**GIVEN INSTRUCTION**
Print every line of text in the records below word for word, leaving out the pictures.
— begin SUPPLIED RECORDS —
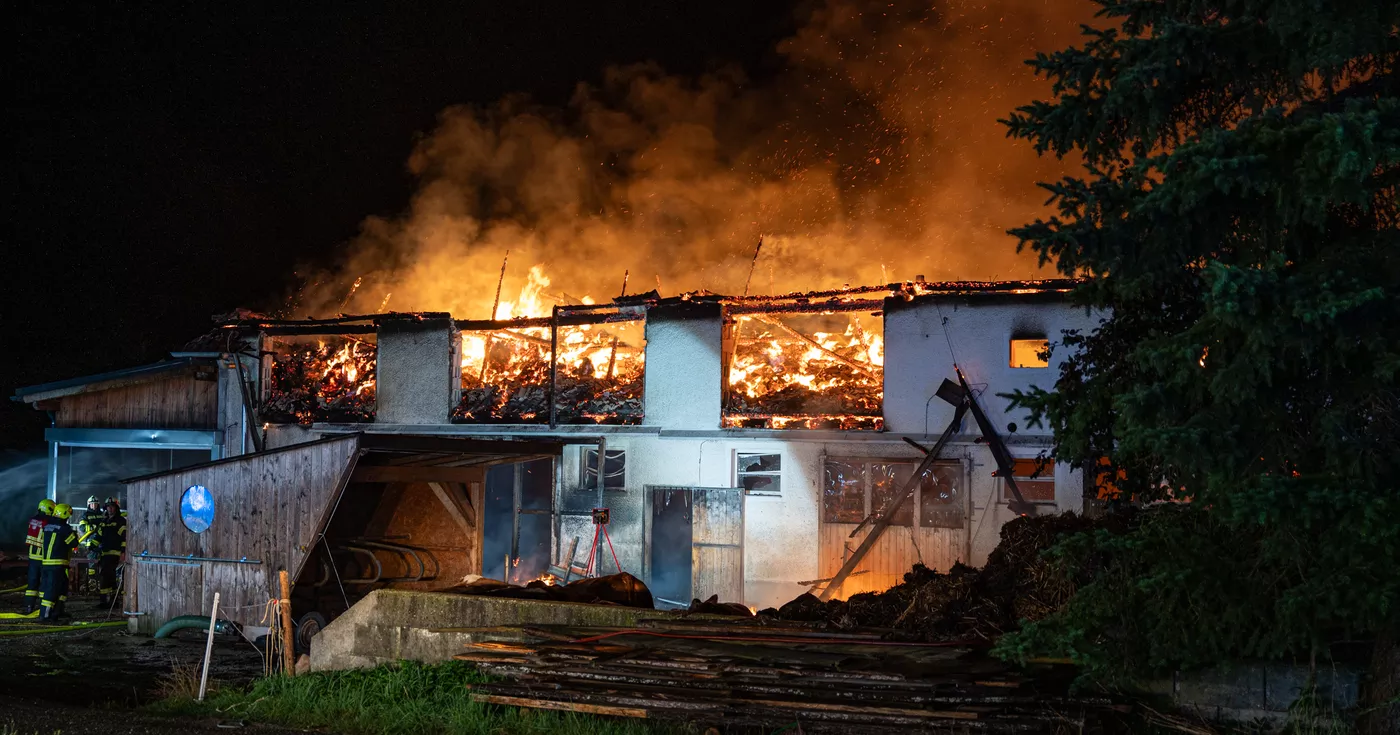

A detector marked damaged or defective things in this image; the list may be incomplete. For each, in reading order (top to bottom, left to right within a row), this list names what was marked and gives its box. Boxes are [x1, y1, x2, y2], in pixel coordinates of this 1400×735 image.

broken window [1008, 341, 1052, 369]
broken window [579, 445, 624, 490]
broken window [739, 450, 784, 495]
broken window [817, 456, 963, 523]
broken window [1002, 456, 1052, 501]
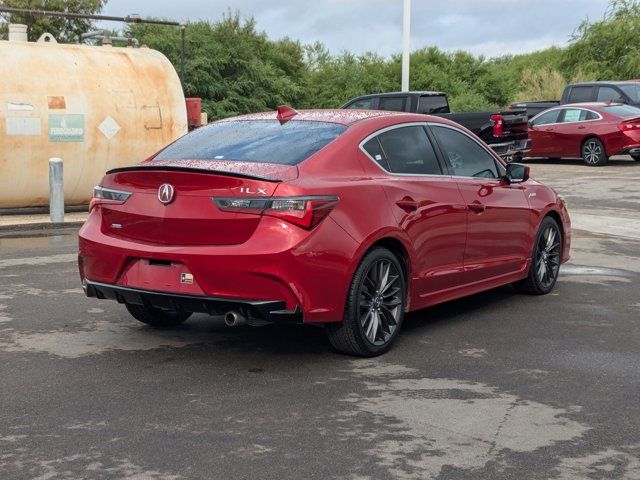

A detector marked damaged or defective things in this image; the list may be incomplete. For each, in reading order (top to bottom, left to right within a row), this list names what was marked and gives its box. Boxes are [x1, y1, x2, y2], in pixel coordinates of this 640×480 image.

rusty metal tank [1, 29, 188, 207]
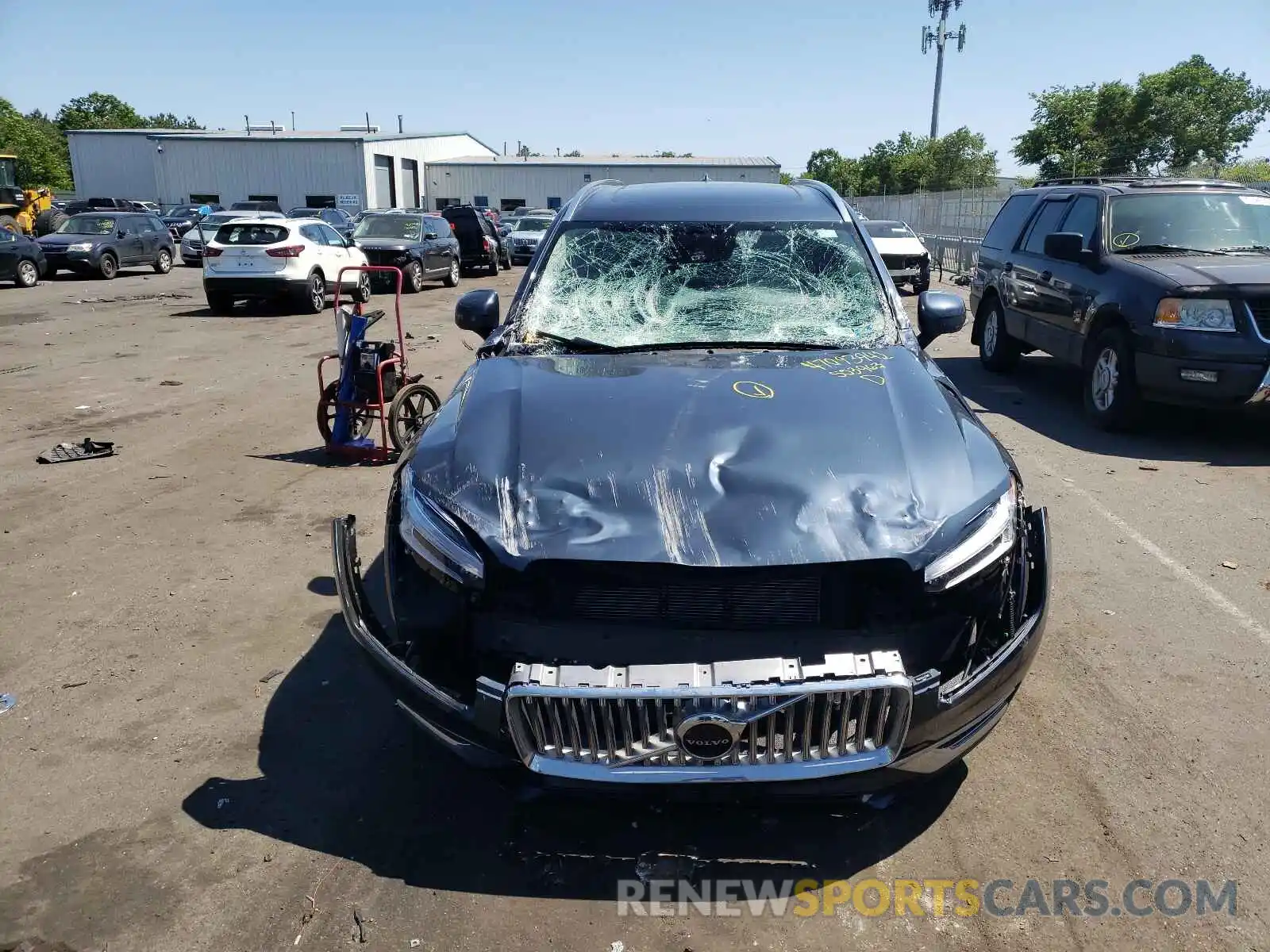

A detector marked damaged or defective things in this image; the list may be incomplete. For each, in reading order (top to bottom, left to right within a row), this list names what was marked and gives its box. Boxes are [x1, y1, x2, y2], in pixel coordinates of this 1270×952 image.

shattered windshield [515, 223, 894, 350]
crumpled hood [868, 236, 929, 257]
black damaged suv [965, 178, 1264, 432]
shattered windshield [1107, 191, 1270, 254]
crumpled hood [1122, 251, 1270, 289]
crumpled hood [409, 350, 1010, 574]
— end SUPPLIED RECORDS —
**FINISHED TASK**
A detector marked damaged or defective things in this image; the list may be incomplete. For each, in reading order (top to bottom, left to right within a row), this list names what was marked and gives its box. Boxes are [x1, y1, x2, y2], in pixel coordinates of this 1400×735 image.

broken window [1008, 341, 1052, 369]
broken window [579, 445, 624, 490]
broken window [739, 450, 784, 495]
broken window [817, 456, 963, 523]
broken window [1002, 456, 1052, 501]

A detector marked damaged or defective things in this image; the list may be incomplete. For each, in reading order (top to bottom, left to right within a row), this list names what was marked and gives its box. Boxes are [x1, y1, x2, y2], in pixel coordinates of this 640×480 image.

rusty metal tank [1, 29, 188, 207]

A detector marked damaged or defective things in this image; the list may be incomplete. For each, in reading order (top to bottom, left to right within a row), this list names what was marked and gives its box. Boxes are [x1, y1, x2, y2], in pixel coordinates of this 1270×952 image.

shattered windshield [515, 223, 894, 350]
crumpled hood [868, 236, 929, 257]
black damaged suv [965, 178, 1264, 432]
shattered windshield [1107, 191, 1270, 254]
crumpled hood [1122, 251, 1270, 289]
crumpled hood [409, 350, 1010, 574]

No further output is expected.